#### THE RECORDS
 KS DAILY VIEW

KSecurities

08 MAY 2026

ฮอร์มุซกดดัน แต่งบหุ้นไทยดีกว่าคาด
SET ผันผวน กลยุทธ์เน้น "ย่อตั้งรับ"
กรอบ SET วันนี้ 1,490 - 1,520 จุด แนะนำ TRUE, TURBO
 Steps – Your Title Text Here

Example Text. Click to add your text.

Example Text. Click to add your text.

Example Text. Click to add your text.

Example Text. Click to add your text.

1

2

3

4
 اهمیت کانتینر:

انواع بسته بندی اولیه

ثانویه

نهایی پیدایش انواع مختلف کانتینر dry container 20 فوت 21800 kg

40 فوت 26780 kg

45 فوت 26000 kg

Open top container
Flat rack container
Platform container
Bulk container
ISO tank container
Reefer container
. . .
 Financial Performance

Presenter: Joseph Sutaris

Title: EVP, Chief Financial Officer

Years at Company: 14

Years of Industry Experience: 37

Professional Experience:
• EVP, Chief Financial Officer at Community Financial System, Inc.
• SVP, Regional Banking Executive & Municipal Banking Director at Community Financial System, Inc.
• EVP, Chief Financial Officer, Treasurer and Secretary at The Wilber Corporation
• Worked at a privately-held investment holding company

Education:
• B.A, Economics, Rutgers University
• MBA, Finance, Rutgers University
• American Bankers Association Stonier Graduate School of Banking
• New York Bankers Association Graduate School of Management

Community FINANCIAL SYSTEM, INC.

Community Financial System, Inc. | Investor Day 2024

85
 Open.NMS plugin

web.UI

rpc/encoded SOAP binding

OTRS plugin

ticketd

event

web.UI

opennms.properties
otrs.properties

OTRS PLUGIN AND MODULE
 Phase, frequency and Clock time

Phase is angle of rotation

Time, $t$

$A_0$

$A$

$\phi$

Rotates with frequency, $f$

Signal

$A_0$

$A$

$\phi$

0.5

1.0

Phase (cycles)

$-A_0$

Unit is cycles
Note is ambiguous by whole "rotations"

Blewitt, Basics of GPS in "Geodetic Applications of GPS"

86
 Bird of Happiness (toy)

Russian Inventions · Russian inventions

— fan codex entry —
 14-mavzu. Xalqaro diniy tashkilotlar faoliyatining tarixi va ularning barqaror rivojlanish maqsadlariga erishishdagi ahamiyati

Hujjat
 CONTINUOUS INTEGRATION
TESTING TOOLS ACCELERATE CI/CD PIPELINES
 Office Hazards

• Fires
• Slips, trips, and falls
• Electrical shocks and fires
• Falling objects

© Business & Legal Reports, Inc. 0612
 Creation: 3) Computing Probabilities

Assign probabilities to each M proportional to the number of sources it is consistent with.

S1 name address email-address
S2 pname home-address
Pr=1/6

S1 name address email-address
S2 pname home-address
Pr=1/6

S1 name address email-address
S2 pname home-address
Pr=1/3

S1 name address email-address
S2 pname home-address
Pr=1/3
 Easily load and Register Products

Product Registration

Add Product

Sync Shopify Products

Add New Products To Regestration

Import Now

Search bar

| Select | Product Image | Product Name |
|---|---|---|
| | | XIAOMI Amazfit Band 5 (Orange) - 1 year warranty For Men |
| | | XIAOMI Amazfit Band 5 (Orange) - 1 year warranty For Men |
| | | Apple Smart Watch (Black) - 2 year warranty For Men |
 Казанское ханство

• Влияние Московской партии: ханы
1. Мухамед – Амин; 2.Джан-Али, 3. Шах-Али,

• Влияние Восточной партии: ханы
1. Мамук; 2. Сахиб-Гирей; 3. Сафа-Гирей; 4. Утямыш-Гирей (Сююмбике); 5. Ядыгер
########
WHAT IS NEEDED –
From the entries above, list each line with "container" in it.

EXPECTED ANSWER –
نهایی پیدایش انواع مختلف کانتینر dry container 20 فوت 21800 kg
Open top container
Flat rack container
Platform container
Bulk container
ISO tank container
Reefer container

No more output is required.